Based on our previous experiences with synthesis of purines, novel 2,6,9-trisubstituted purine derivatives were prepared and assayed for the ability to inhibit CDK1/cyclin B kinase. One of newly synthesized compounds designated as olomoucine II, 6-[(2-hydroxybenzyl)amino]-2-[[1-(hydroxymethyl)propyl]amino]-9-isopropylpurine, displays 10 times higher inhibitory activity than roscovitine, potent and specific CDK1 inhibitor. Olomoucine II in vitro cytotoxic activity exceeds purvalanol A, the most potent CDK inhibitor, as it kills the CEM cells with IC(50) value of 3.0 microM.

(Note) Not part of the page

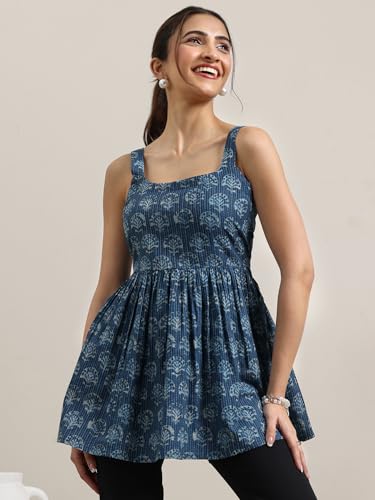 Image of Libas Womens Printed Cotton Anarkali Kurti for Women | Ethnic wear | Bridal Suit | Occasion wear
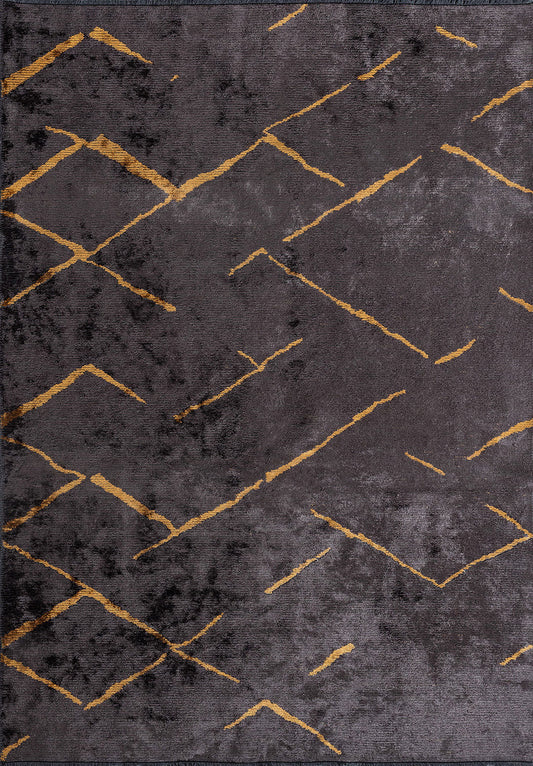 Wave Mustard - Charcoal Rug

In vitro biotransformation of 2,6,9-trisubstituted purine-derived cyclin-dependent kinase inhibitor bohemine by mouse liver microsomes

1. Biotransformation pathways of the cyclin-dependent kinase inhibitor 6-benzylamino-2-(3-hydroxypropylamino)-9-isopropylpurine (bohemine) by mouse liver microsomes in vitro were investigated. 2. Metabolite profiles of [8-3H]-labelled bohemine were established by TLC/3H-autoradiography and enzymatic and MS analyses were used to elucidate the chemical structures of the metabolites. The structures of the main primary metabolites were confirmed by synthesis of authentic compounds. 3. A schema of the primary NADPH-dependent pathways has been proposed involving N2- and N9-dealkylation, N6-debenzylation, aromatic hydroxylation, and C2 side chain oxidation of bohemine. Three of the primary metabolites detected, 6-(benzylamino)-2-(3-hydroxypropylamino)purine (M4), 6-amino-2-(3-hydroxypropylamino)-9-isopropylpurine (M5) and 6-(4-hydroxybenzylamino)-2-(3-hydroxypropylamino)-9-isopropylpurine (M6), all retaining their parent primary hydroxyl group, were subsequently shown to be converted, by a liver cytosolic NAD+-dependent system, into their corresponding carboxylic acids. M6 was subject to microsomal glycosidations requiring UDP-sugar donors. NADPH-dependent conversion of M6 into M5 by microsomes was also demonstrated. 4. Cytochrome P450 (CYP) enzymes-selective inhibitors were used to identify CYPs involved in bohemine biotransformation. The findings suggested that CYP2a and CYP3a substantially contributed to the NADPH-dependent bohemine transformation in vitro. 5. The findings will facilitate experiments designed to dissect enzymatic systems catalysing clearance of C2,C6,N9-trisubstituted purine compounds from mammalian tissues.